In Minsk he took the easy way out, deploying Gerrard notionally on the left flank but giving him licence to roam. This he did with supreme success when, early in the game, he scored a spectacular goal. But later on, his constant moving inside from the wing left potentially dangerous gaps on the England left flank  which a more adventurous opposing right back could and no doubt would exploit.

It really is a perplexing problem for any coach, but sooner or later, Capello will have to grasp the nettle. Shades perhaps of the 1970 World Cup when Italian coach Ferruccio Valcareggi solved, more or less, the dualistic problem of having two fine playmakers in Gianni Rivera and Sandrino Mazzola in something which Italians nicknamed la staffetta, alias meaning that Mazzola played one half, Rivera the other. Which alas came unstuck in the final against Brazil in Mexico City when Mazzola was playing so well that Rivera got on only for a humiliating six minutes.

More positive for England was the belatedly rediscovered form of the hugely talented but latterly disappointing Wayne Rooney, both scorer and maker of such stylish goals. And Emile Heskey, though he so seldom scored, has emphatically returned to form as a foil and shoulder for Rooney, just as he was years ago in Munich for Michael Owen, when England thrashed Germany 5-1. But the England defence remains a serious worry.

Even little, unfancied Kazakhstan gave it substantial and surprising trouble in the first half at Wembley. They scored once and might well have had others. Poor Matthew Upson recalled to the colours had an abysmal game at centre back, yet Capello riskily put him in again in Minsk, where he was against a disaster. Surely it might have been politic and possible to have replaced him with Everton’s Lescott, no great guarantee of solidity – in the absence of the injured John Terry – but at least less likely to give so many hostages to fortune.

Hard though to blame Capello for the inadequacy at left back of Wayne Bridge who seemed the obvious replacement for the injured and highly unconvincing Ashley Cole. But on the other flank Wes Brown of Manchester United simply isn’t a defender, as he showed again in Minsk especially on the occasion like Bridges – of the Belarus goal – a player of international quality. Such birds could well come home to roost.

Reverting to South America, Argentina had a still worse day than Brazil, actually losing in Santiago to Chile, thus provoking the resignation of their veteran coach, Alfio Basile, in his second spell as international manager. Yet on the face of it Brazil, not least judged on their rich pool of players, surely should be doing vastly better. As for Brazil, Dunga, once so popular an international captain, has been under withering fire as the team’s manager for months Brazilian fans have never been convinced by the kind of football the team has tended to play under him, always looking for brio and brilliance, and when that football doesn’t even bring results – worst of all in the home draw with Bolivia, 0-0. A team which has so seldom functioned away from the heights of La Paz, salt is rubbed in the wounds.
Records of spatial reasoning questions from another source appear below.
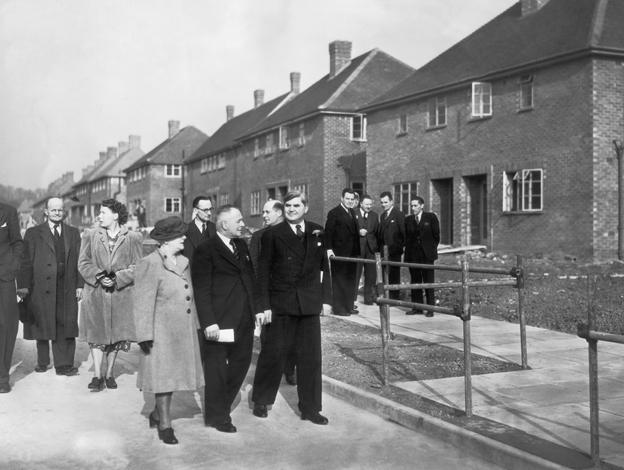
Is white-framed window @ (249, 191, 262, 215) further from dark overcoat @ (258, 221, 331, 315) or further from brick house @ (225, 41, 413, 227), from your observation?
dark overcoat @ (258, 221, 331, 315)

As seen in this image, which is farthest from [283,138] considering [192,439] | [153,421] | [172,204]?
[192,439]

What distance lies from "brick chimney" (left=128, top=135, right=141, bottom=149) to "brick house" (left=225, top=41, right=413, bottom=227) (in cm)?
5897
Hey ho! Daniel Levy has given Juande Ramos the dreaded vote of confidence, and the director of football or whatever he calls himself, Comolli, seems the fall guy.

Almost anywhere else in Europe Ramos would be long gone after such a catalogue of appalling results, but the true villains of the piece are surely the Spurs leaders, ever since that deplorable day when a deputation sneaked behind the back of the unfortunate (though now, at Hamburg, flourishing) Martin Jol, to chat up Ramos in Seville. All of which at the time you may remember was duplicitously denied.

Jol it is true was going through a poor patch with the team. Yet looking further back, Spurs could so easily have gone into the European Champions Cup itself a couple of seasons back, had it not been for the fact that practically the whole team fell ill after a meal on the way to a vital game at West Ham. The Premier League refused a postponement, Spurs duly lost and were leapfrogged by the eternal local rivals, Arsenal.

This season, I don’t think Ramos has made much of a job of deploying the abundant talent which is certainly at his disposal, but you cannot help hoping that Levy and co do sell their shares and that new, more acceptable, owners take over.